_Given passage_
━━━━━━━━━━━━━━━━
Re: [PATCH GCC]Improve bound information in loop niter analysis

[Bin.Cheng]

On Mon, Aug 17, 2015 at 6:49 PM, Ajit Kumar Agarwal
<ajit.kumar.agarwal@xilinx.com> wrote:
> All:
>
> Does the Logic to calculate the Loop bound information through Value Range Analyis uses the post dominator and
> Dominator info. The iteration branches instead of Loop exit condition can be calculated through post dominator info.
> If the node in the Loop has two successors and post dominates the two successors then the iteration branch can be
> The same node.
>
> For All the nodes L in the Loop B
> If (L1, L2  belongs to successors of (L) && L1,L2 belongs to PosDom(Header of Loop))
> {
>   I = I union L1
> }
>
> Thus "I" will have all set of iteration branches. This will handle more cases of Loop bound information that
> Will be accurate through the exact iteration count that are known cases along with Value Range Information
> Where the condition is instead not the Loop exits but other nodes in the Loop.

I don't quite follow your words here.  Could you please give a simple
example about it?  Especially I don't know how post-dom helps the loop
bound analysis.  Seems your pseudo code is collecting some comparison
basic block of loop?

Thanks,
bin
>
> Thanks & Regards
> Ajit
>
>
> -----Original Message-----
> From: gcc-patches-owner@gcc.gnu.org [mailto:gcc-patches-owner@gcc.gnu.org] On Behalf Of Bin.Cheng
> Sent: Monday, August 17, 2015 3:32 PM
> To: Richard Biener
> Cc: Bin Cheng; GCC Patches
> Subject: Re: [PATCH GCC]Improve bound information in loop niter analysis
>
> Thanks for all your reviews.
>
> On Fri, Aug 14, 2015 at 4:17 PM, Richard Biener <richard.guenther@gmail.com> wrote:
>> On Tue, Jul 28, 2015 at 11:36 AM, Bin Cheng <bin.cheng@arm.com> wrote:
>>> Hi,
>>> Loop niter computes inaccurate bound information for different loops.
>>> This patch is to improve it by using loop initial condition in
>>> determine_value_range.  Generally, loop niter is computed by
>>> subtracting start var from end var in loop exit condition.  Moreover,
>>> loop bound is computed using value range information of both start and end variables.
>>> Basic idea of this patch is to check if loop initial condition
>>> implies more range information for both start/end variables.  If yes,
>>> we refine range information and use that to compute loop bound.
━━━━━━━━━━━━━━━━
_Material provided_
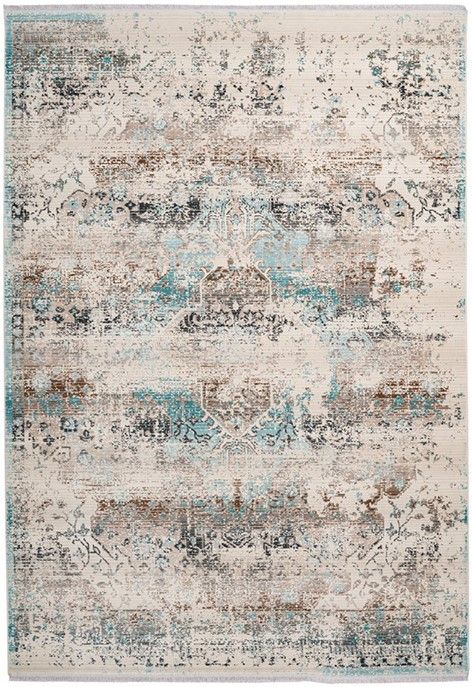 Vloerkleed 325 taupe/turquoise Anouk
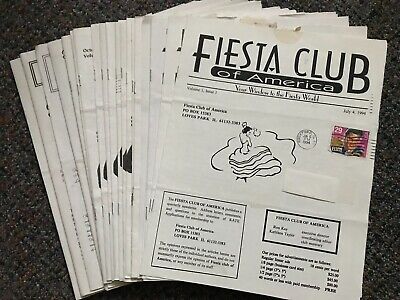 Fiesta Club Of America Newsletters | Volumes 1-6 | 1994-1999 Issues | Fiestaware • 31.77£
━━━━━━━━━━━━━━━━
_What to do_
Continue the mailing-list thread on loop niter bound information from its last line.

_Expected answer_
>>> With this improvement, more accurate loop bound information is
>>> computed for test cases added by this patch.
>>
>> +      c0 = fold_convert (type, c0);
>> +      c1 = fold_convert (type, c1);
>> +
>> +      if (operand_equal_p (var, c0, 0))
>>
>> I believe if c0 is not already of type type operand-equal_p will never succeed.
> It's quite specific case targeting comparison between var and it's range bounds.  Given c0 is in form of "var + offc0", then the comparison "var + offc0 != range bounds" doesn't have any useful information.  Maybe useless type conversion can be handled here though, it might be even corner case.
>
>>
>> (side-note: we should get rid of the GMP use, that's expensive and now
>> we have wide-int available which should do the trick as well)
>>
>> +         /* Case of comparing with the bounds of the type.  */
>> +         if (TYPE_MIN_VALUE (type)
>> +             && operand_equal_p (c1, TYPE_MIN_VALUE (type), 0))
>> +           cmp = GT_EXPR;
>> +         if (TYPE_MAX_VALUE (type)
>> +             && operand_equal_p (c1, TYPE_MAX_VALUE (type), 0))
>> +           cmp = LT_EXPR;
>>
>> don't use TYPE_MIN/MAX_VALUE.  Instead use the types precision and all
>> wide_int operations (see match.pd wi::max_value use).
> Done.
>
>>
>> +  else if (!operand_equal_p (var, varc0, 0))
>> +    goto end_2;
>>
>> ick - goto.  We need sth like a auto_mpz class with a destructor.
> Label end_2 removed.
>
>>
>> struct auto_mpz
>> {
>>   auto_mpz () { mpz_init (m_val); }
>>   ~auto_mpz () { mpz_clear (m_val); }
>>   mpz& operator() { return m_val; }
>>   mpz m_val;
>> };
>>
>>> Is it OK?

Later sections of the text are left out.